Two novels by young American women writers popped onto the literary scene in the past month or so; Wreck and Order (perhaps poorly titled), is a debut novel by Hannah Tennant-Moore, and Innocents and Others, the fourth offering by Dana Spiotta, one of the world’s most astonishing newer talents. What these two novels have in common, loosely, is that both examine the number(s) and kind(s) of choices offered to and for younger women from first world countries, so that we readers have our first real looks into the minds of a completely different, new generation of women writers, who would be the children of the baby boomers, in most cases. And what choices these women offer–to themselves, to their readers, to the culture at large. And both write with extraordinary capability: Spiotta, whose earlier novel Stone Arabia I found to be one of the best offerings two years ago, is already a master at both prose and plot, and none other than George Saunders, writer extraordinaire, is quoted favorably on
the book jacket of Innocents and Others.
Tennant-Moore’s protagonist, Elsie, is a young woman , whose parents, like in so much contemporary fiction by younger writers, are divorced and strange (Ann Beattie looks at these younger Americans both from the points of view of the parents and of their twentysomething children in her recent short fiction, much underrated by sour New York Times Book reviewers. Raised loosely by an eccentric father with some money of his own, Elsie wanders, drifts, mainly (of course) through the landscape of Southern California, America’s Geographic Homage to losers and drifters. In spite of immense gifts as a writer, Elsie decides to skip college and to travel. Most of her traveling is in and and out of beds with destructive men, to whom she is repeatedly attracted (Tennant-Moore’s description of this woman’s active sexual life may still shock some, mainly because it’s written by and about a woman). Elsie, aware of this tendency, is attracted to forms of BDSM, such as strangulation, as part of her lexicon of sexual desire and its outlets. Her relationship with one man, whom she meets in a small town in Southern California, represents one pole of her character, and the author is extremely persuasive in explicating why young, brilliant Elsie is attracted to this men, and other men like him, a very liberated view of why some women are attracted to bad guys–since some bad guys aren’t all bad, and Elsie’s choosing this man/these men.
In order to jump start her life (she’s aware of the drift), she chooses to go to Sri Lanka to pursue a budding Buddhism, and her travels through that troubled country make up the most fascinating parts of this novel.

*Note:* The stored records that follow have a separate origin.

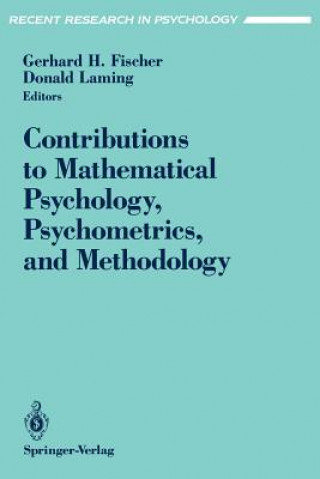 RECENT RESEARCH IN PSYCHOLOGY

Gerhard H. Fischer
Donald Laming
Editors

Contributions to Mathematical Psychology, Psychometrics, and Methodology

Springer-Verlag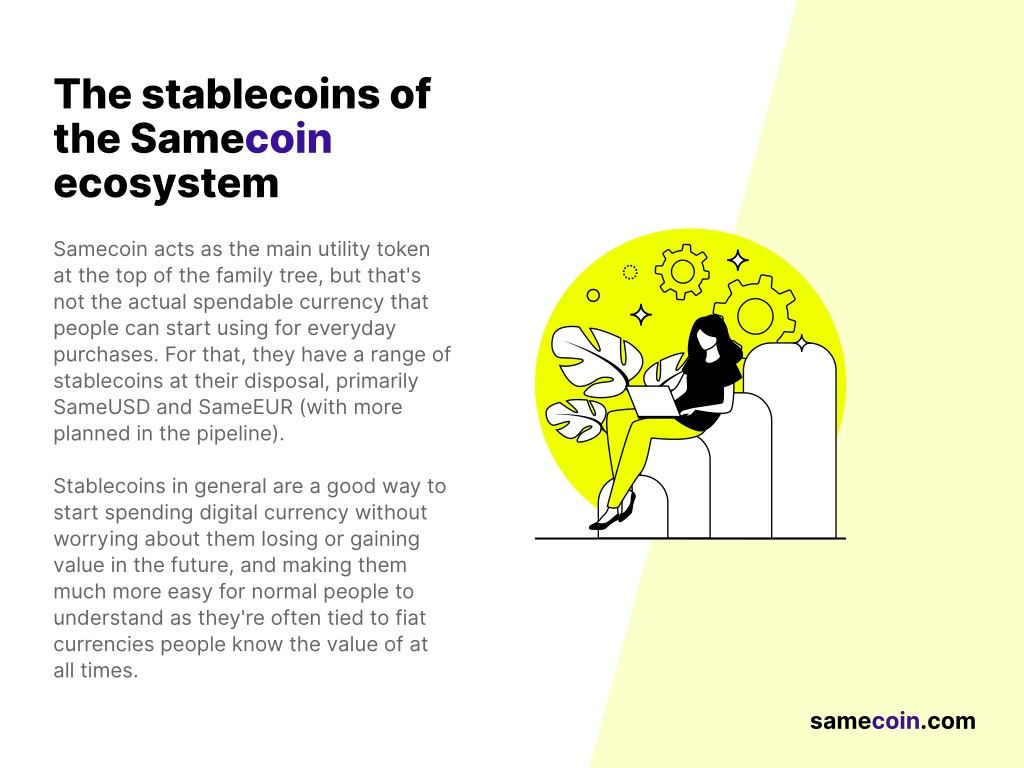 The stablecoins of the Samecoin ecosystem

Samecoin acts as the main utility token at the top of the family tree, but that's not the actual spendable currency that people can start using for everyday purchases. For that, they have a range of stablecoins at their disposal, primarily SameUSD and SameEUR (with more planned in the pipeline).

Stablecoins in general are a good way to start spending digital currency without worrying about them losing or gaining value in the future, and making them much more easy for normal people to understand as they're often tied to fiat currencies people know the value of at all times.

samecoin.com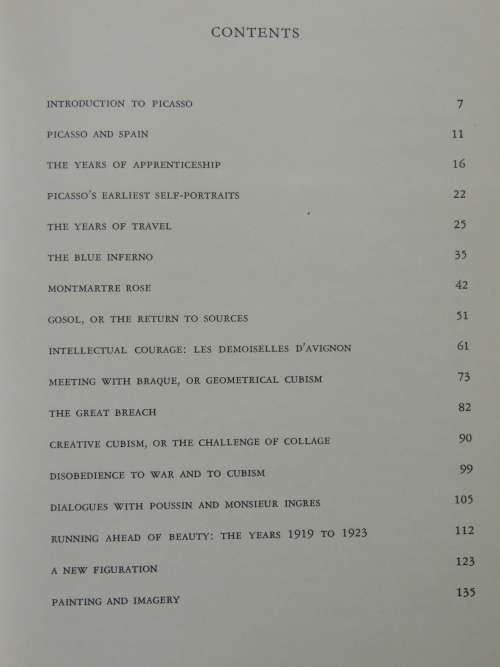 CONTENTS

| | |
|---|---|
| INTRODUCTION TO PICASSO | 7 |
| PICASSO AND SPAIN | 11 |
| THE YEARS OF APPRENTICESHIP | 16 |
| PICASSO'S EARLIEST SELF-PORTRAITS | 22 |
| THE YEARS OF TRAVEL | 25 |
| THE BLUE INFERNO | 35 |
| MONTMARTRE ROSE | 42 |
| GOSOL, OR THE RETURN TO SOURCES | 51 |
| INTELLECTUAL COURAGE: LES DEMOISELLES D'AVIGNON | 61 |
| MEETING WITH BRAQUE, OR GEOMETRICAL CUBISM | 73 |
| THE GREAT BREACH | 82 |
| CREATIVE CUBISM, OR THE CHALLENGE OF COLLAGE | 90 |
| DISOBEDIENCE TO WAR AND TO CUBISM | 99 |
| DIALOGUES WITH POUSSIN AND MONSIEUR INGRES | 105 |
| RUNNING AHEAD OF BEAUTY: THE YEARS 1919 TO 1923 | 112 |
| A NEW FIGURATION | 123 |
| PAINTING AND IMAGERY | 135 |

She stays in cheap guest houses, often filled with floating Eurotrash, but she does have a great ability to find meditation places, where she’ll take up residence for several weeks. She also meets a young Sri Lankan woman, who begins to correspond with Elsie by email as Elsie floats back and forth between California and Sri Lanka. (Being a single white woman in that particular country is described with brilliance and insight: Sri Lankan men are nearly sexual predators, and Elsie will indeed be raped once). On a return visit to Sri Lanka, she spends two months with her new friend’s family, celebrating a family ritual/rite, and she is integrated into this very poor family as the guest of honor (how food is used to appeal to guests is often very funny in this novel). And although Elsie has some minor concerns that her friend is using her as a meal ticket to come to America at some point, a series of family tragedies will keep her friend from pursuing her education, as she sees her role and duty as a daughter, after the death of her mother, to take care of her abusive, sickly father, and to marry a man arrange through families, and give up her ambitions to go to university and , well, liberate herself. Our Elsie begins to see that her friend is possibly choosing this life of duty and marriage as part of the millennia of Sri Lankan/Buddhist culture, and she wonders whether her own plethora of choices, choices without duty or obligation, is such a good life after all. She is, basically, questioning the differences between liberty and license, and the cultural differences between these two women make the climax of this novel exceptionally fine, complex and unresolved, tho Elsie is partly transformed by the Buddhist culture of Sri Lanka, and by the value choices made by her young female friend, there. Tennant-Moore weaves these different strains of female sensibility and liberation, duty and freedom, through these two characters in particular; whenever Elsie feels down and out, she’ll contact the lover in California, whom she increasingly sees as the loser he is. Wreck and Order is in its way a rite of passage novel, but one which really does break
new ground as we come to understand the different kinds of choices available to younger women globally, while also comprehending how Elsie uses and manipulates her own sexuality both for her own benefit and for her own bad times and choices: this novel is extremely candid and has passages of real brilliance in its writing and its metaphysical, philosophical underpinnings. At times, the plot’s a little messy, and we tire a bit of Elsie, but I think that Elsie tires of herself as well. Tennant-Moore offers us some of the downsides of American liberated young woman, but Elsie’s increasing self-awareness makes us first respect, and , ultimately, like and admire her. Wreck and Order is a phenomenal debut offering.